The scholarly one, Orion, stepped forward. “I would like to speak to this doctor.”

“Rion,” Dade warned.

“I want to know, Dade.” Orion held Ren’s gaze. “I know a great deal about human anatomy. If this fellow is any good, he won’t mind running me through his technique.”

Ren wouldn’t mind a second opinion himself. He nodded. “He lives in the village, in the house just past the church, with black shutters.”

Orion turned and left without another word. Unfortunately, he was the only Worthington who practiced such economy. Dade turned to quiet his family again.

Ren was losing patience. “There is something you aren’t telling me.”

Dade opened his mouth, but the sister interrupted him. “Sir Lawrence, please, let me take Mama up to see Callie.”

Ren could scarcely keep Callie’s mother from her side, knowing how Callie loved the silly woman. He nodded shortly and the two women left.

At this rate, he’d be rid of all the Worthingtons soon.

He gazed at Dade. The fellow met his eyes reluctantly.

“It is Attie, our youngest sister. She is missing.”

Ren frowned. “That is indeed terrible news.”

Dade looked away and ran a hand through his hair. From the way it stood, he’d been doing it for hours … but he’d not known of Callie’s condition until just a moment ago.

Attie … Callie had told him that Attie was an eccentric, fierce child, able beyond her years, a tremendous handful. Of course, the words Callie used were “brilliant” and “creative,” but Ren was learning to decipher the Worthington native tongue.

Ren had only seen the girl once, at the ball the night before. She’d glared at him from across the room, intent upon him like a predator on its prey. He’d laughed off the hunted feeling she’d given him, but now—

He swore. “I knew that musket ball was meant for me.”

 

Chapter 34

Attie crept into a small stone hut she found in the middle of a great pasture. It was nothing but four walls and a roof, with rough holes in the walls for ventilation. It smelled of sheep.

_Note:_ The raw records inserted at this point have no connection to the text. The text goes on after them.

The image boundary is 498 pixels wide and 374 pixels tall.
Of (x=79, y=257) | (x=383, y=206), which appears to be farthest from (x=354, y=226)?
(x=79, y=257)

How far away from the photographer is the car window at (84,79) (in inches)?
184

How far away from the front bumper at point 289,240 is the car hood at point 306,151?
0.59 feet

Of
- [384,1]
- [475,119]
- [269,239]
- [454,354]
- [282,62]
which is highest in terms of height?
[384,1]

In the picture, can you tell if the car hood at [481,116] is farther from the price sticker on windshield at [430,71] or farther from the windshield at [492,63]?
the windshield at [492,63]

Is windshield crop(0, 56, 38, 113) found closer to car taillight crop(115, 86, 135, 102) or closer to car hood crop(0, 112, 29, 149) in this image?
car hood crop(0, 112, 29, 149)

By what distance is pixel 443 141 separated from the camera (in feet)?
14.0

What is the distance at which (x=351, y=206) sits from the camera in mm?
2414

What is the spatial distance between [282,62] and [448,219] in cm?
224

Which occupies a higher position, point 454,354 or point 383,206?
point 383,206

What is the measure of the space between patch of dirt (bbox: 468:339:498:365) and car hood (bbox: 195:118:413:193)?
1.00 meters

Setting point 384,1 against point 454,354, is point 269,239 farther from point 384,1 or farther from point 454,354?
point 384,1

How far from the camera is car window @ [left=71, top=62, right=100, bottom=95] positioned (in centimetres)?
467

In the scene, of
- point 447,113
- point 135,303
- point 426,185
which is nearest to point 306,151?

There were a few piles of moldy straw on the floor. Attie gathered them into one and snuggled down into it. She wanted a fire, and she knew how to make one with nothing but a willow bow and a shoelace—Lysander had taught her how the soldiers did it when they had no flint and steel—but even if she could hide the light, the smoke would be visible. That was the last thing Attie wanted to be … visible.

The spring evening was damp and the shed stank. It was only what she deserved.

Callie is dead.

Maybe she could live here, in this hut. She could kill a sheep when she got hungry. She could even make it look like wolves, so no one would know there was a person living here.

She imagined herself butchering a sheep and shuddered. Red blood on green grass. Tears cut clean paths through the dirt on her cheeks, but she refused to sob. She didn’t deserve to cry out her guilt and fear, then to fall into the deep childish sleep of relief.

Callie is dead.

She would sit here, in the cold and stink, and know that her family would never forgive her, just as she could never forgive herself.

She only wished she hadn’t thought about wolves.

*   *   *

Ren leaned forward in his saddle and contemplated the small patch of hillside he could see by the light of his lantern.